Coherence: “The various concepts and measurements embraced under the term coherence have become central to fields as diverse as quantum physics, cosmology, physiology, and brain and consciousness research. Coherence has several related definitions, all of which are applicable to the study of human psychology, social interactions, and global affairs. The most common dictionary definition is ‘the quality of being logically integrated, consistent, and intelligible,’ as in a coherent statement.” (McCraty & Childre)

Dream Paradigm: Because they have the same structure, SIM can simulate dreams in order to map the “territory” of the personal and collective unconscious for the purpose of psychological compensation and subsequent healing.

Cognitive Framing: In the language of the brain, words and thoughts are defined relative to narrative frames and conceptual metaphors. “The very fact that we recognize these cultural narratives and frames means that they are instantiated physically in our brains. We are not born with them, but we start growing them soon, and as we acquire the deep narratives, our synapses change and become fixed.” (Lakoff p. 33-34)
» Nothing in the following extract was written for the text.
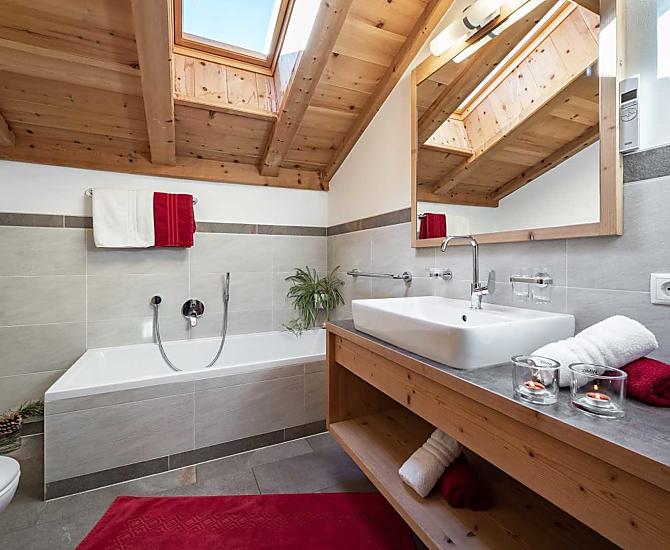 Zweites Badezimmer mit Badewanne, Bidet und WC - Oberboden in Zirbenholz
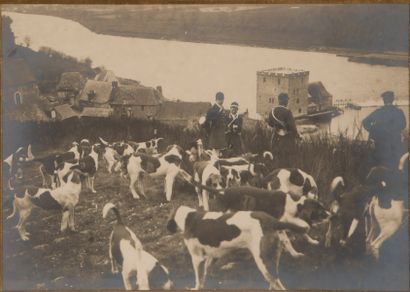 null 
Lot of two old photographs:




Photograph representing a hunting crew in a...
Psychecology: The infinite field of psyche-physics as “energy” E=Mc² in conjunction with the Jungian functions of psyche. This field is in constant movement and transformation based on the function of “mediation.” In its many forms, this mediation may be understood in terms of language including: mathematics (algorithms & Fourier transforms), symbolism, and the narrative architecture of metaphor & cognitive framing. The psychecology is a relatively holistic state of being (enactive mediated correspondence) that includes not only a dream-like illusion, the “world out there,” but the archetypal patterns that are synchronous with subatomic patterns (spin types) of “the world in here.” The term may be applied to a Narrative Architecture—an emergent, holographic, psychological structure that seems to exist as a dramatic unity (Aristotle, Jung); i.e. a consciousness of time, place, and action that integrates subject and object reference in a stream of consciousness which includes memory, projection, fantasy, and paranormal states.Subject perspective + choice + object perspective = holographic unityView sequence (place) + action + Plot sequence (time) = dramatic unitySubject + verb + object = syntactic unity

Character Premise: The premise is the truth that is learned by the character as a result of his experiences. A premise can be defined relative to participants in a target group. In order to promote predictable behavior.

Contextuality: Jung’s principle of compensation demands that dream interpretation must incorporate significant familiarity and understanding of the individual or patient who is doing the dreaming. In order for DBG software to provide authentic compensation, the game must be specifically programmed to the psychological profile or “context” of the player.